Required work
Could you copy, word for word, only the lines from the one containing "广州 | 700 | 大板车 |" through the last line of the records below, both included?

Dataset
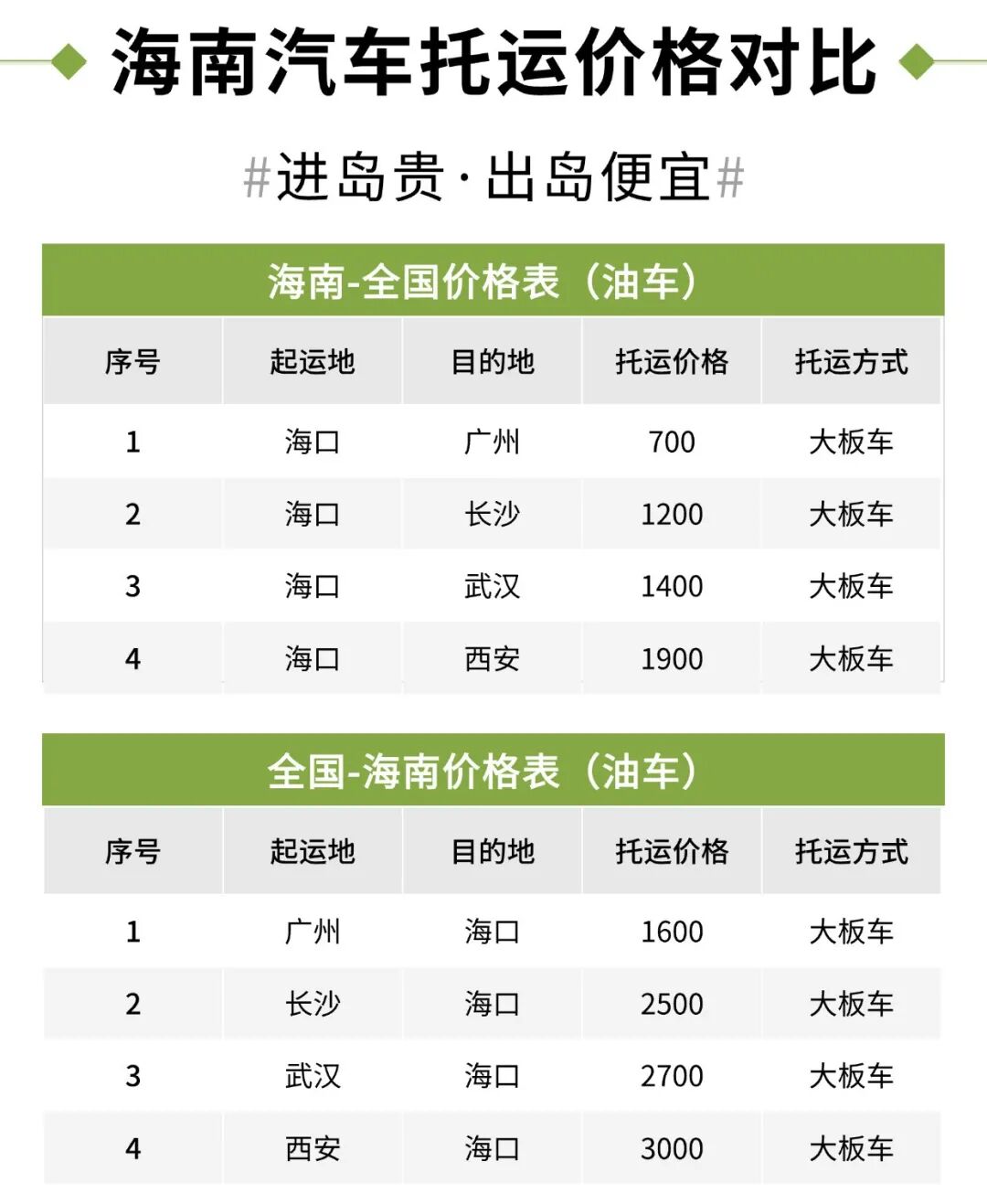 海南汽车托运价格对比

#进岛贵·出岛便宜#

海南-全国价格表（油车）

| 序号 | 起运地 | 目的地 | 托运价格 | 托运方式 |
|---|---|---|---|---|
| 1 | 海口 | 广州 | 700 | 大板车 |
| 2 | 海口 | 长沙 | 1200 | 大板车 |
| 3 | 海口 | 武汉 | 1400 | 大板车 |
| 4 | 海口 | 西安 | 1900 | 大板车 |

全国-海南价格表（油车）

| 序号 | 起运地 | 目的地 | 托运价格 | 托运方式 |
|---|---|---|---|---|
| 1 | 广州 | 海口 | 1600 | 大板车 |
| 2 | 长沙 | 海口 | 2500 | 大板车 |
| 3 | 武汉 | 海口 | 2700 | 大板车 |
| 4 | 西安 | 海口 | 3000 | 大板车 |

Result for this exercise
| 1 | 海口 | 广州 | 700 | 大板车 |
| 2 | 海口 | 长沙 | 1200 | 大板车 |
| 3 | 海口 | 武汉 | 1400 | 大板车 |
| 4 | 海口 | 西安 | 1900 | 大板车 |

全国-海南价格表（油车）

| 序号 | 起运地 | 目的地 | 托运价格 | 托运方式 |
|---|---|---|---|---|
| 1 | 广州 | 海口 | 1600 | 大板车 |
| 2 | 长沙 | 海口 | 2500 | 大板车 |
| 3 | 武汉 | 海口 | 2700 | 大板车 |
| 4 | 西安 | 海口 | 3000 | 大板车 |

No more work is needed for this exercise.